**Liste der Aufgaben:**
#1 Von wem stammt laut dem Textauszug die E-Mail, mit der an einem Montagmorgen alles beginnt?
#2 Geben Sie den Abschnitt des Textauszugs von „Alles beginnt an“ bis einschließlich „nicht völlig danebenlag.“ wortgetreu wieder.

**Vorliegender Textauszug:**

========

Mit diesem Tip kehren wir wieder zurück auf die gute alte Mutter Erde. Keine Raumschiffe, keine Roboter, alles ganz normal. Auch wenn der Blickwinkel nicht unbedingt für jede(n), um es mit Pille zu sagen,"as we know it" ist.
Aber in diesem Roman geht es nicht um Startrek oder die Zukunft, es geht um die Gegenwart und die Vergangenheit. Genauer gesagt Gegenwart und Vergangenheit von Tobias Listiger.
Alles beginnt an einem Montagmorgen mit einer email von Tobias' Freundin Kerstin. Inhalt der mail: Tobias' Wochenhoroskop. Und das besteht aus den verheißungsvollen Zeilen: "Sehen Sie sich vor! Ein Unglück kommt selten allein!" Obwohl Tobias dafür nur ein müdes Grinsen übrig hat, könnte man bei der Lektüre dieses Buches doch auf die Idee kommen, daß dieses Horoskop nicht völlig danebenlag.

========

**Angezeigte Daten:**

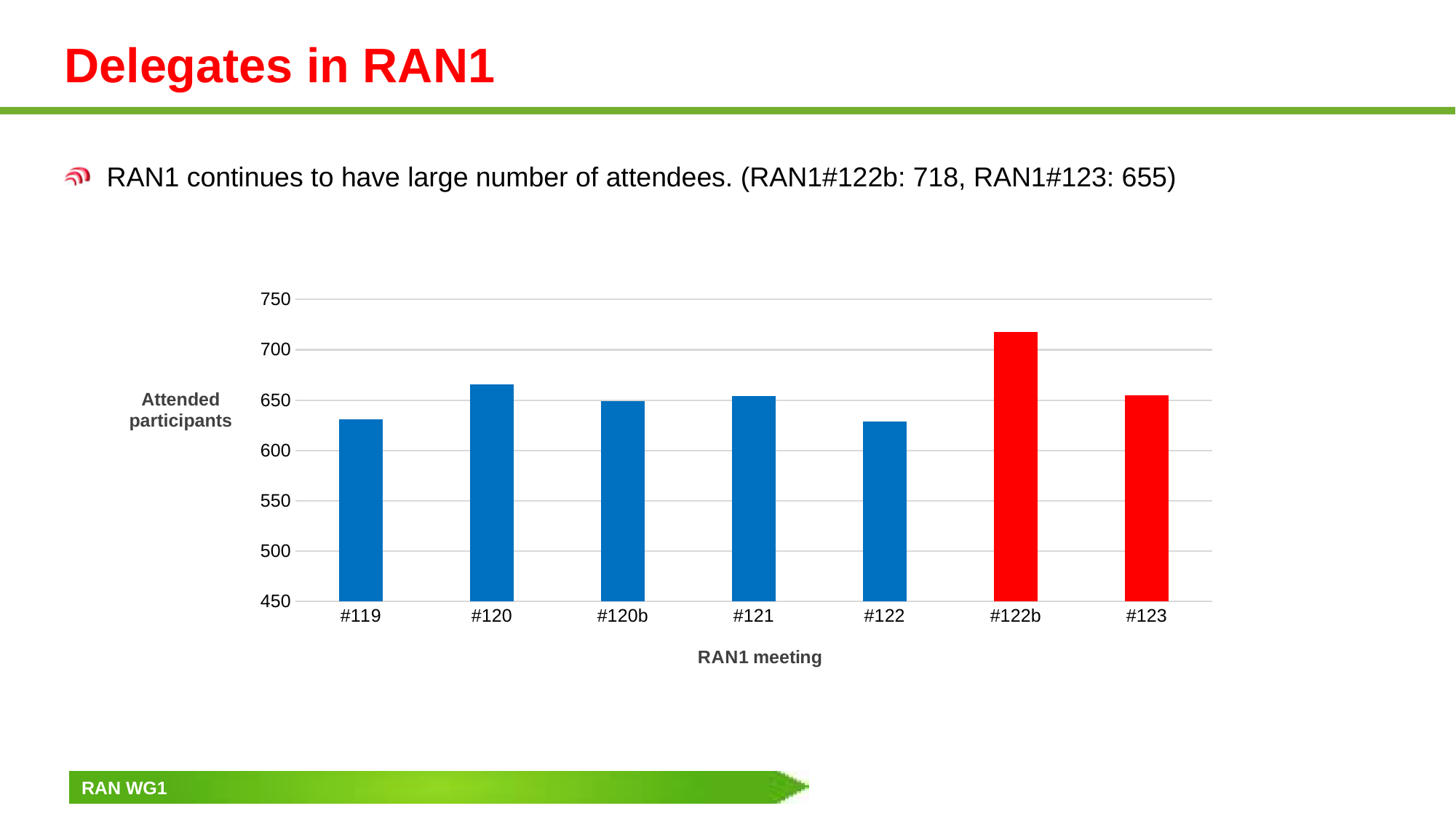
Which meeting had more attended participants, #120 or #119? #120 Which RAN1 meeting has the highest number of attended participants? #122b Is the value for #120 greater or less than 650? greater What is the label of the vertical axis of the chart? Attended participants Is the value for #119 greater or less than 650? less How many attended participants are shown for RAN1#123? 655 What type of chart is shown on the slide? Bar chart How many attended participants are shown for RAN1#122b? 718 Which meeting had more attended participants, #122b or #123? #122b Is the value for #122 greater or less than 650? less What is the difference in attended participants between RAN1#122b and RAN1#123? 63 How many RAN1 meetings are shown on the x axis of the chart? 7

========

**Antworten zur Übung:**
#1 Von Tobias' Freundin Kerstin.

#2
Alles beginnt an einem Montagmorgen mit einer email von Tobias' Freundin Kerstin. Inhalt der mail: Tobias' Wochenhoroskop. Und das besteht aus den verheißungsvollen Zeilen: "Sehen Sie sich vor! Ein Unglück kommt selten allein!" Obwohl Tobias dafür nur ein müdes Grinsen übrig hat, könnte man bei der Lektüre dieses Buches doch auf die Idee kommen, daß dieses Horoskop nicht völlig danebenlag.